Reader Question: My department chair insisted the patent application be in his name. But I'm the PI who came up with the idea and ran the experiments. How can I get proper recognition?

Expert Comments:

This is a multi-faceted question and can be answered in a couple of different ways depending on whether you ("who came up with the idea and did the experiments" to reduce the idea to practice), were or were not named as an inventor on the patent application when it was filed with the U.S. Patent & Trademark Office (USPTO).

(1) If the department chair was listed on the non-provisional application as a first-named inventor and you were not listed as an inventor, although you "came up with the idea and did the experiments" to reduce the idea to practice, then if the patent issues with claims to which you contributed, the patent will be invalid and unenforceable in a court of law.

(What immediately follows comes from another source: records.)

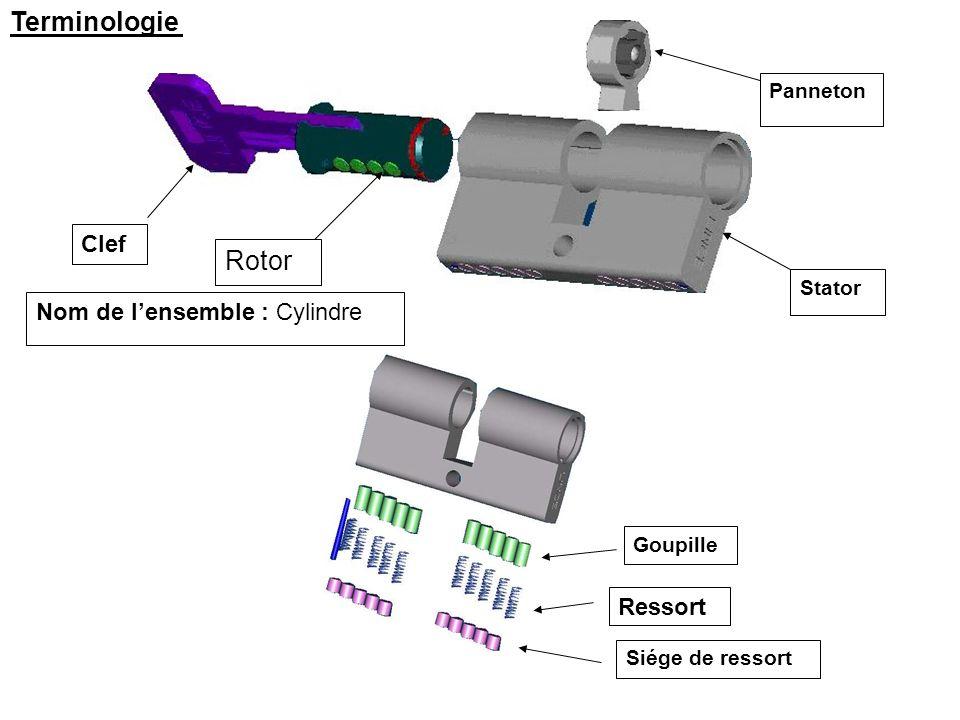 Terminologie Rotor Clef Nom de l'ensemble : Cylindre Ressort Panneton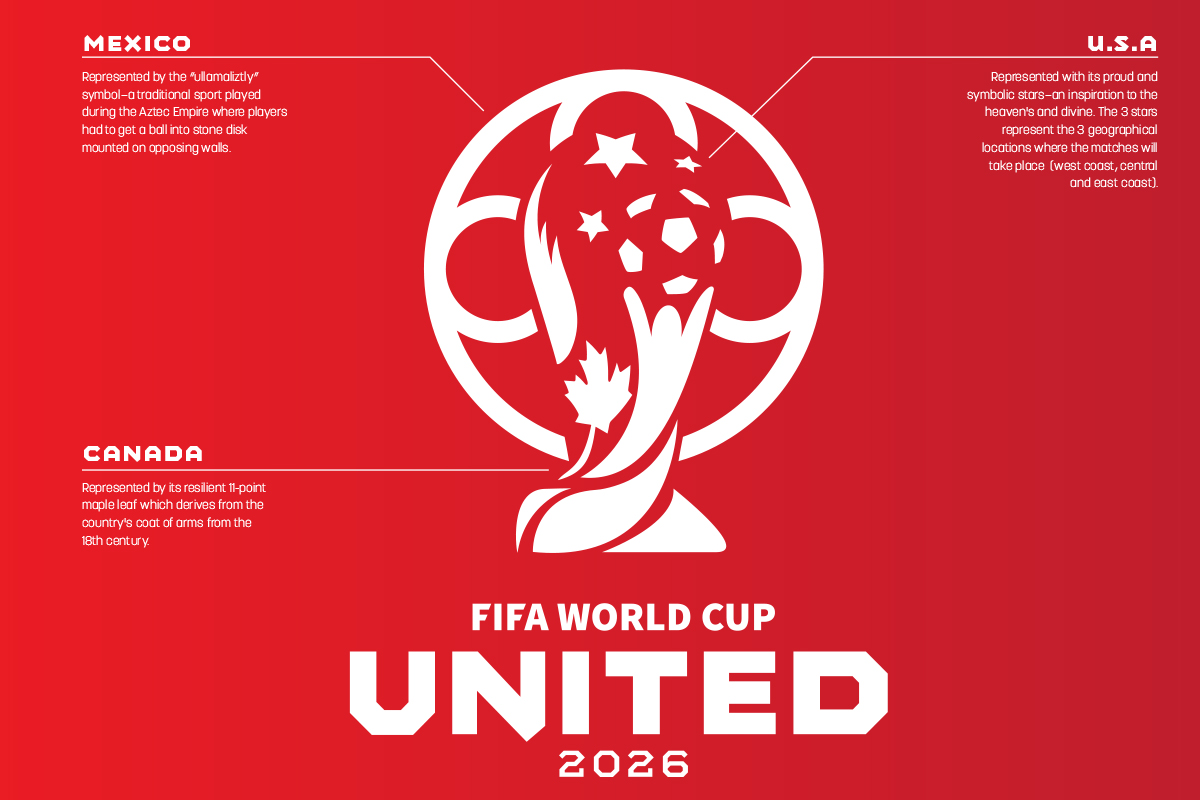 World Cup 2026 logo influence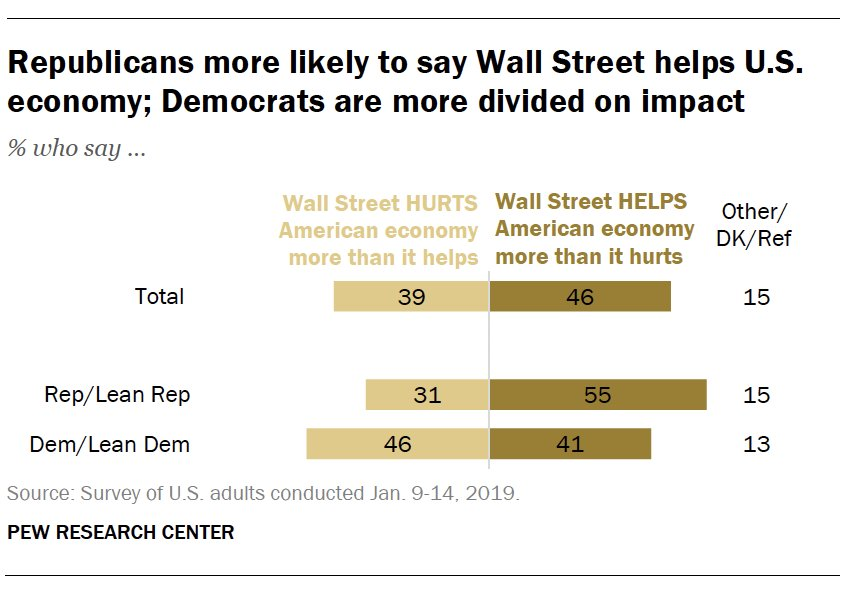 Republicans are more likely than Democrats to see Wall Street's economic impact positively https://t.co/ThJB3arw7j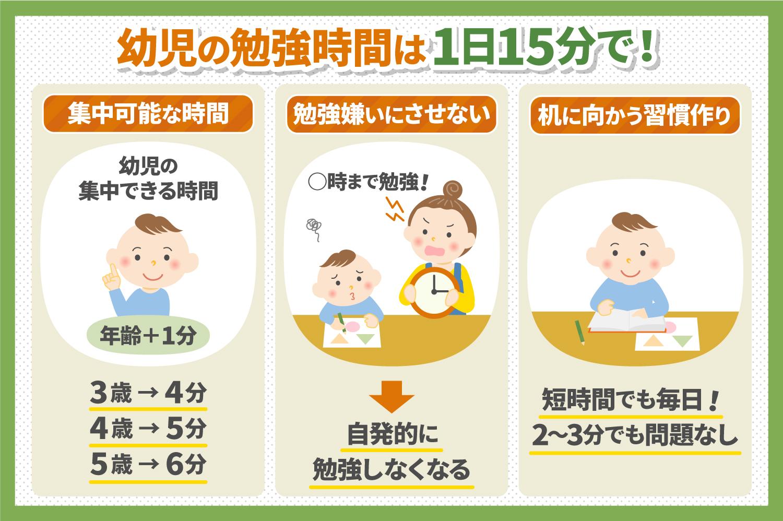 幼児の勉強時間は1日15分で!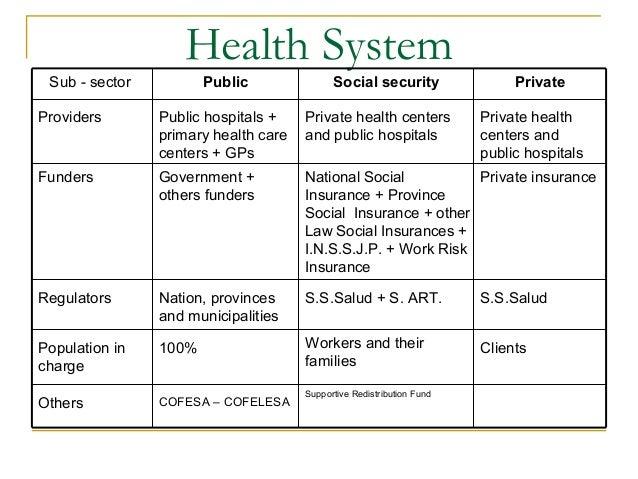 government hospital vs private hospital pdf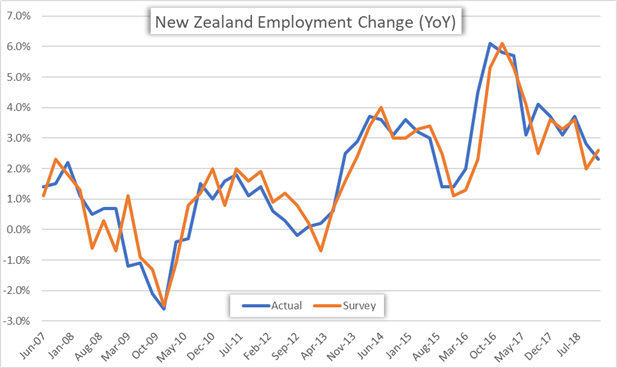 New Zealand Employment Change YoY Price Chart 4Q 2018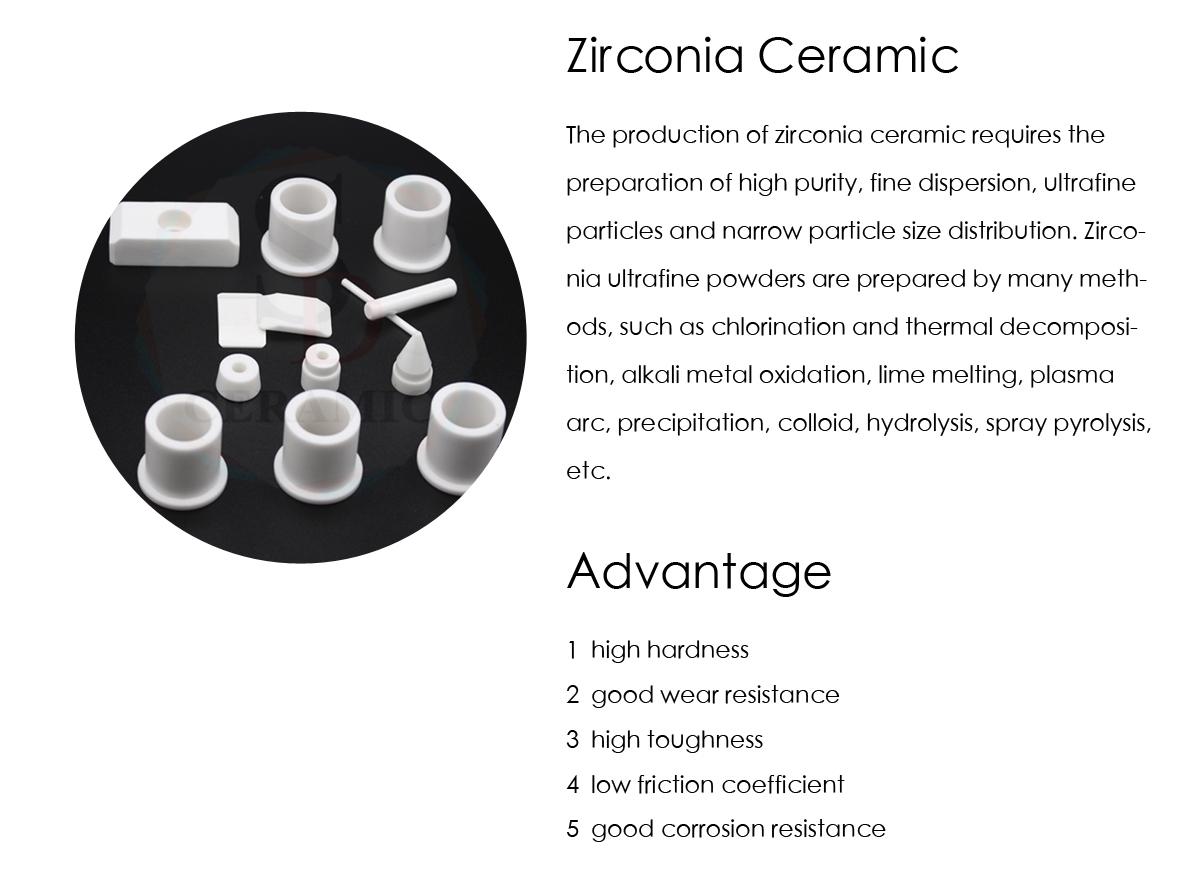 Custom Yttria Stabilized Zirconia Zro2 Ceramic Tube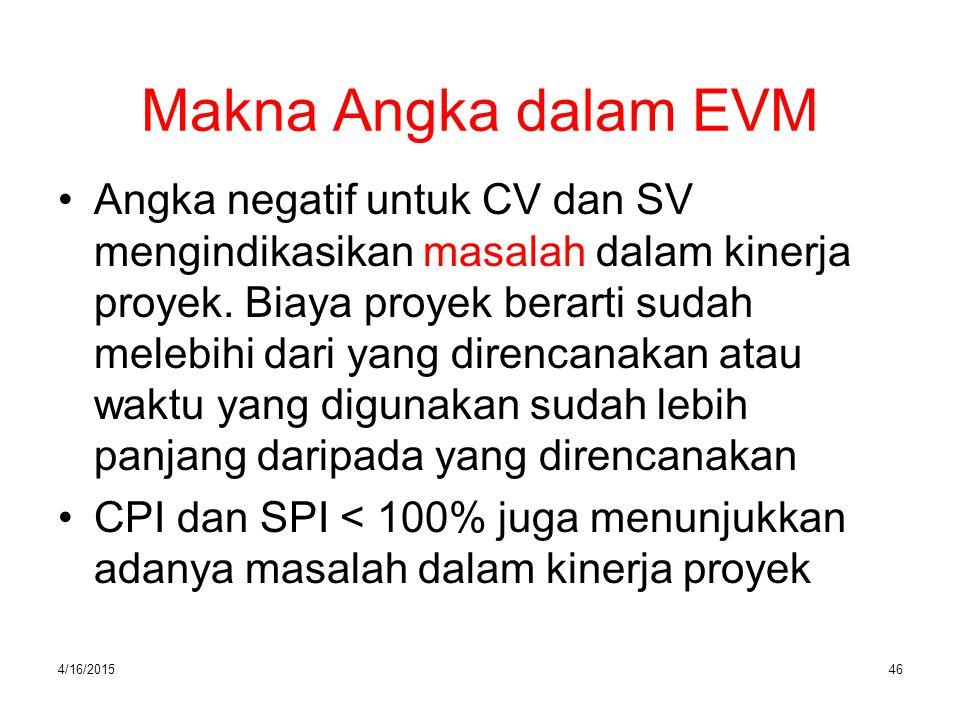 4/16/201546 Makna Angka dalam EVM Angka negatif untuk CV dan SV mengindikasikan masalah dalam kinerja proyek. Biaya proyek berarti sudah melebihi dari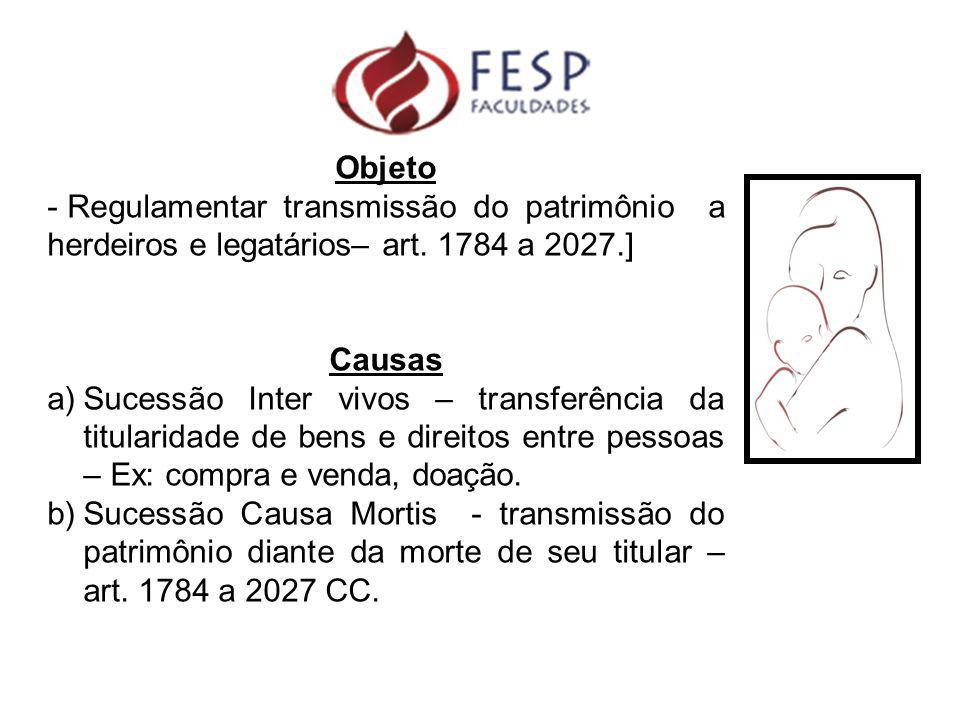 Objeto Regulamentar transmissão do patrimônio a herdeiros e legatários– art. 1784 a 2027.] Causas.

For the sake of argument, I will presume that the patent application is still pending at the USPTO (i.e., has not yet issued into a patent). If this is the case, the inventorship can and should be corrected under 37 CFR section 1.48 to add your name — providing the error was made without deceptive intent.

In the process of determining correct inventorship, if it is determined by the patent agent/attorney that the department chair did not contribute to the subject matter of any of the claims pending in the application, she/he should be removed as an inventor on that application.

I am sure that the intellectual-property (IP) managers and/or patent attorney working for your research institution recognize that inventorship is a legal question based on factual evidence, determined by a patent professional. It should not be influenced by office politics or academic politics (supervisors taking credit for the inventions of subordinates), because this can jeopardize the validity of the patent.

Therefore, if you are concerned that you have not been given proper recognition for your inventive contributions to the claims in the patent application, I suggest that you, at least, confidentially bring this issue to the attention of the IP managers and/or patent attorney working for your research institution.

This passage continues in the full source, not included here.